Raise default async discard threshold to ERROR #3880

rschmitt · 2025-08-13T19:21:49Z

There are two basic scenarios where the ring buffer fills up. One is that an application is simply logging too much and the flushing process can't keep up, and in this case a discard threshold of WARN or INFO is probably sufficient to mitigate the problem. However, if flushing has stopped making progress altogether, e.g. due to a full or failed disk, then logging calls will block indefinitely. This can result in a production outage.

This change sets the default discard threshold to ERROR, in order to better mitigate the scenario where the disk fills up, fails, or is in the process of failing. With this threshold, logging should only block at the FATAL level, which would typically mean that the operation is already failing anyway.

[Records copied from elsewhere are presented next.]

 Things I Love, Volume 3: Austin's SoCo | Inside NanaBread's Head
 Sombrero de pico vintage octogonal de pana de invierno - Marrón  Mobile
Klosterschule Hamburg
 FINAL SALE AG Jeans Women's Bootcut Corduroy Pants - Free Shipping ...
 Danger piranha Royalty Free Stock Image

There are two basic scenarios where the ring buffer fills up. One is that an application is simply logging too much and the flushing process can't keep up, and in this case a discard threshold of WARN or INFO is probably sufficient to mitigate the problem. However, if flushing has stopped making progress altogether, e.g. due to a full or failed disk, then logging calls will block indefinitely. This can result in a production outage. This change sets the default discard threshold to ERROR, in order to better mitigate the scenario where the disk fills up, fails, or is in the process of failing. With this threshold, logging should only block at the FATAL level, which would typically mean that the operation is already failing anyway.

github-actions · 2025-08-13T19:49:03Z

Job	Requested goals	Build Tool Version	Build Outcome
build-macos-latest	clean install	3.9.8	✅
build-ubuntu-latest	clean install	3.9.8	✅
build-windows-latest	clean install	3.9.8	✅

Generated by gradle/develocity-actions

rschmitt · 2025-08-15T02:06:45Z

More controversially, I think that asyncQueueFullPolicy should default to Discard for basically the same reasons. One weird thing about this is that the blocking queue-full policy is literally named DefaultAsyncQueueFullPolicy and is denoted by the property value Default. =\

vy · 2025-08-15T06:48:57Z

if flushing has stopped making progress altogether, e.g. due to a full or failed disk, then logging calls will block indefinitely. This can result in a production outage.

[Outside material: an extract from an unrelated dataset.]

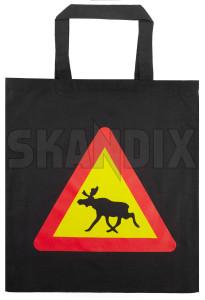 Bag Elk Warning black Cotton  (1075756) - universal  - bag elk warning black cotton shopping bags Own-label black cotton elk elksign moosesign sign trafficsign warning warningsign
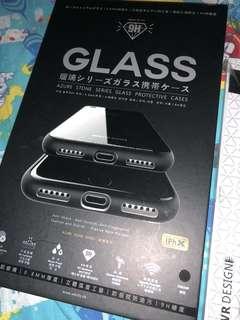 IPhone X 黑色 玻璃面 手機殼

If logging is a vital component of your application, and it doesn't work, I think it is reasonable to signal that the application is down. Consider this scenario in a cluster, say, Kubernetes, environment: container signals down in liveliness probes due to logging buffer failures, pod will be taken down, and re-spawned in a new environment with sufficient logging capacity. This is what you'd want, instead of losing all logging for an indefinite amount of time. I think this is a good default. If you indeed want the other way around, it makes sense that you need to opt-in for extra configuration, which is log4j2.discardThreshold in this case.

@remkop, @ppkarwasz, WDYT?

More controversially, I think that asyncQueueFullPolicy should default to Discard for basically the same reasons. One weird thing about this is that the blocking queue-full policy is literally named DefaultAsyncQueueFullPolicy and is denoted by the property value Default. =\

This is a valid remark. I'd support a PR

renaming the default from Default to Discard, and
translating Default usages to Discard with a WARN'ing logged

ppkarwasz · 2025-08-15T15:19:30Z

Hi @vy,

I think this is a good default. If you indeed want the other way around, it makes sense that you need to opt-in for extra configuration, which is log4j2.discardThreshold in this case.

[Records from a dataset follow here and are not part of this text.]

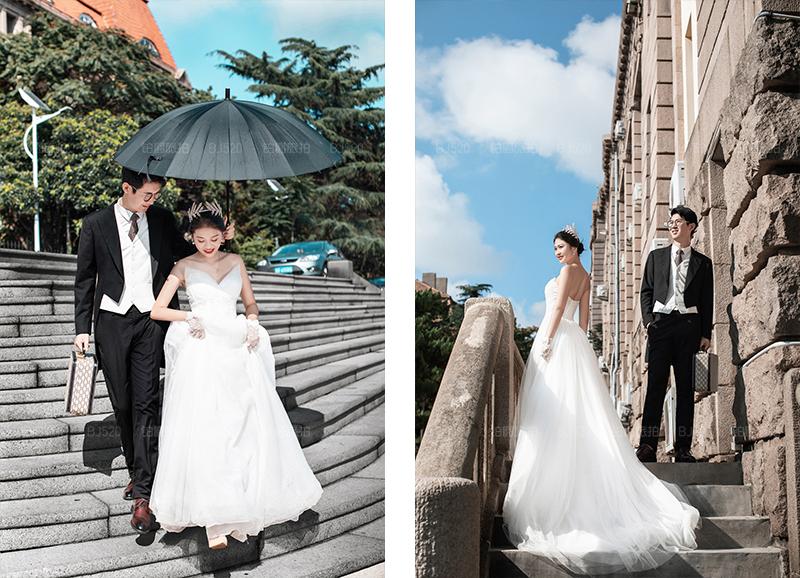 铂爵旅拍青岛婚纱照 记录爱的旅行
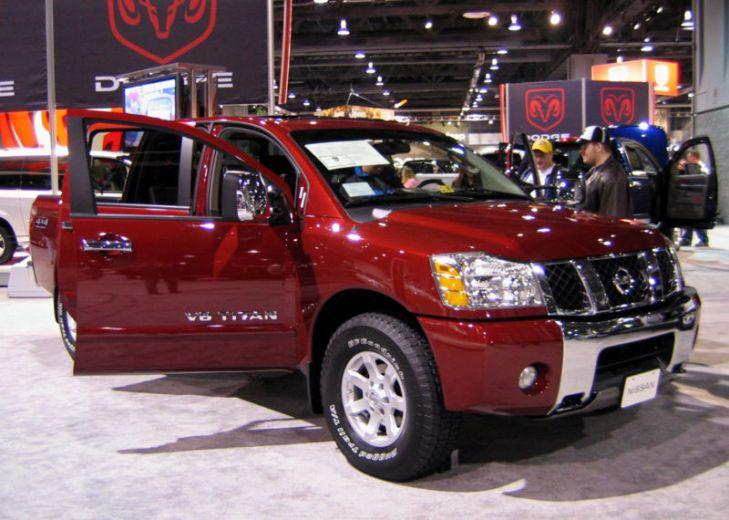Состоялась презентация нового Nissan Titan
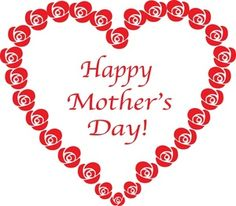 Clip Art Happy Mothers Day Clipart mothers day comes part of happy bulletin border clipart use for the words description from xbox service nl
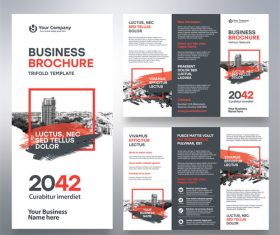 Trifold brochure business template vector 04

I agree: a default that discards all log events would be risky. While it technically still preserves FATAL events, those are rarely used in practice, especially since SLF4J doesn’t define a FATAL level.

More controversially, I think that asyncQueueFullPolicy should default to Discard for basically the same reasons. One weird thing about this is that the blocking queue-full policy is literally named DefaultAsyncQueueFullPolicy and is denoted by the property value Default. =\

This is a valid remark. I'd support a PR

renaming the default from Default to Discard, and

translating Default usages to Discard with a WARN'ing logged

I’d be hesitant to change the default from blocking (Default) to Discard, as that seems contrary to the original motivation behind the Log4j 2 project as initiated by @rgoers. My understanding has always been that one of the main differentiators between Logback and Log4j Core is that Logback drops messages by default (e.g., AsyncAppender discards on a full queue or messages are lost during reconfiguration), while Log4j Core does not, even during reconfiguration.

This “no events lost” behavior is explicitly part of our new threat model, where we guarantee reliability out-of-the-box, while still allowing users to opt into more discard-friendly settings when resilience against DoS attacks is a priority.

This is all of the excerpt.